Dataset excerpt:
..............................
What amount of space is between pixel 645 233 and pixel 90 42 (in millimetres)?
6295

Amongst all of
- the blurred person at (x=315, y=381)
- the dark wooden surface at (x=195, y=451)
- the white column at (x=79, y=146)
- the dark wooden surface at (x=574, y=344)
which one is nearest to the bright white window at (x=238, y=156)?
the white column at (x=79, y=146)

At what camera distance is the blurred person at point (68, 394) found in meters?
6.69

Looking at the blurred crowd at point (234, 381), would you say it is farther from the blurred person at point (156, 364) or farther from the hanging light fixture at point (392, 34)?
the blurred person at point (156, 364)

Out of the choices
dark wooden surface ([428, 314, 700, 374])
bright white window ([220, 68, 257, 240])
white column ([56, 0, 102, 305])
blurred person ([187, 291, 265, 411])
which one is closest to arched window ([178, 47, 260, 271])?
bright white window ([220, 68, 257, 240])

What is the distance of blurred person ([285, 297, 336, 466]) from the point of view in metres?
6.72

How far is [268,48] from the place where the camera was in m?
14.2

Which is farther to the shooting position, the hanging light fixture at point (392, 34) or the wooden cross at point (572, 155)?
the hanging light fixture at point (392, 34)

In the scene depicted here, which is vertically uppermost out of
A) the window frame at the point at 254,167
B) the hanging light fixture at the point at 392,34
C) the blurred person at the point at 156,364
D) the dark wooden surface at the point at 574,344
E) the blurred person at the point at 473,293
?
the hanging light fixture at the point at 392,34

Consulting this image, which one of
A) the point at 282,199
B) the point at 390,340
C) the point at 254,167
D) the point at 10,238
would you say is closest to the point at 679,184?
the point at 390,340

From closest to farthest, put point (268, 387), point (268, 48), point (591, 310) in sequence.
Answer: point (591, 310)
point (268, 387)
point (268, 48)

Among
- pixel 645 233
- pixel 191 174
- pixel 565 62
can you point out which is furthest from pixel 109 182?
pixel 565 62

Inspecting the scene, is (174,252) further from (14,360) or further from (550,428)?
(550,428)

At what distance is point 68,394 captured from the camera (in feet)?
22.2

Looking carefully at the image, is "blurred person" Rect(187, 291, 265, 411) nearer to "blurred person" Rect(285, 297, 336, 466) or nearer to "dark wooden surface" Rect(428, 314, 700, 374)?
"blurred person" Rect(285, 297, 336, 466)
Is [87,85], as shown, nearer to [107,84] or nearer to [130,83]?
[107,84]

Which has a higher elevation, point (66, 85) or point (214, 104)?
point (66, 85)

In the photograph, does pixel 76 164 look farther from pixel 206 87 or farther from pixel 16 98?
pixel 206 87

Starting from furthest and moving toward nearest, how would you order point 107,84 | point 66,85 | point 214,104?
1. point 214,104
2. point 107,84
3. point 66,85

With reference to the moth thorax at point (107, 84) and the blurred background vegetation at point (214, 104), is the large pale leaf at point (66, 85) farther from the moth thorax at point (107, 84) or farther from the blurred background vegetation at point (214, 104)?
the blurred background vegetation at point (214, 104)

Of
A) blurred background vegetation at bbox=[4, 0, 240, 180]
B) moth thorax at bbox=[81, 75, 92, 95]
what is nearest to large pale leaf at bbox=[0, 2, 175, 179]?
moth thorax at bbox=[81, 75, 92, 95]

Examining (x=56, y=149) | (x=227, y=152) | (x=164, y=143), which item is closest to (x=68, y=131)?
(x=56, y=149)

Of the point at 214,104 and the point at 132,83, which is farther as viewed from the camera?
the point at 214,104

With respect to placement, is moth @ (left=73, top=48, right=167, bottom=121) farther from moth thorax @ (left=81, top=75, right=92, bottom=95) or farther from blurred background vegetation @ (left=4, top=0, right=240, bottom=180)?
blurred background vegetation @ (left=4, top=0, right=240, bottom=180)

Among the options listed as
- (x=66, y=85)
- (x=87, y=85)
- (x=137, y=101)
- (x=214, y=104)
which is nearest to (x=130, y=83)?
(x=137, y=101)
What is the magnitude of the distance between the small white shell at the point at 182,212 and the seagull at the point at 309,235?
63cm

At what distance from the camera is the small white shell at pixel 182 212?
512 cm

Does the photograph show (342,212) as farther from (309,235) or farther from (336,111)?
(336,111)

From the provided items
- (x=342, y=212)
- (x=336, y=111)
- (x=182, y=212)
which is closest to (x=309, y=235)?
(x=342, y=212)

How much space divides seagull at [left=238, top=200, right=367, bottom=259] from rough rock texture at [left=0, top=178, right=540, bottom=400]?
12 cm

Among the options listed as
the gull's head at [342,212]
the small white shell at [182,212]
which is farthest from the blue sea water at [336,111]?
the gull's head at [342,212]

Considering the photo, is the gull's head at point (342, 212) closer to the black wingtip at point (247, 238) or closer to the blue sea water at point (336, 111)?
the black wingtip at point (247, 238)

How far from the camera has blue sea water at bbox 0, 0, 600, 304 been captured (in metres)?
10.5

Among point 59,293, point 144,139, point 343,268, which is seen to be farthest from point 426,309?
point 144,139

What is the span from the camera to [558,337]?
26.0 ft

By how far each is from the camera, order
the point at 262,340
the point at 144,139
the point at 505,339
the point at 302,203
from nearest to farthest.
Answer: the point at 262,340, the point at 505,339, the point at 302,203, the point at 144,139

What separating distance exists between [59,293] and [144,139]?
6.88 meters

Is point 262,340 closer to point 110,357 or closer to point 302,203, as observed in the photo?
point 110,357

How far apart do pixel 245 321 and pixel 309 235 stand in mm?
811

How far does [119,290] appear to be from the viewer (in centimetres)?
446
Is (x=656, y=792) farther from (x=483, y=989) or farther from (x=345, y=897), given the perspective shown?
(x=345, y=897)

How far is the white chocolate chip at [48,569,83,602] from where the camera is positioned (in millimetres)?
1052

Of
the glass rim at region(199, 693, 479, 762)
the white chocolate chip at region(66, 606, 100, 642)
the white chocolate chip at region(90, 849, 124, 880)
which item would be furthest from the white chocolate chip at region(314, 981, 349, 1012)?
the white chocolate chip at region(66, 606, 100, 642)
..............................
:: Task prompt ::
Arrange the listing from the line with "At what distance is" to the line with "3. point 66,85" as a two-column CSV with the headers ask and response, one row per ask-and-response pair. Put each field in quotes and turn any line breaks into spaces.

:: Answer to the problem ::
ask,response
"At what distance is point 68,394 captured from the camera (in feet)?","22.2"
"Looking carefully at the image, is ""blurred person"" Rect(187, 291, 265, 411) nearer to ""blurred person"" Rect(285, 297, 336, 466) or nearer to ""dark wooden surface"" Rect(428, 314, 700, 374)?","""blurred person"" Rect(285, 297, 336, 466)"
"Is [87,85], as shown, nearer to [107,84] or nearer to [130,83]?","[107,84]"
"Which has a higher elevation, point (66, 85) or point (214, 104)?","point (66, 85)"
"In the photograph, does pixel 76 164 look farther from pixel 206 87 or farther from pixel 16 98?","pixel 206 87"
"Starting from furthest and moving toward nearest, how would you order point 107,84 | point 66,85 | point 214,104?","1. point 214,104 2. point 107,84 3. point 66,85"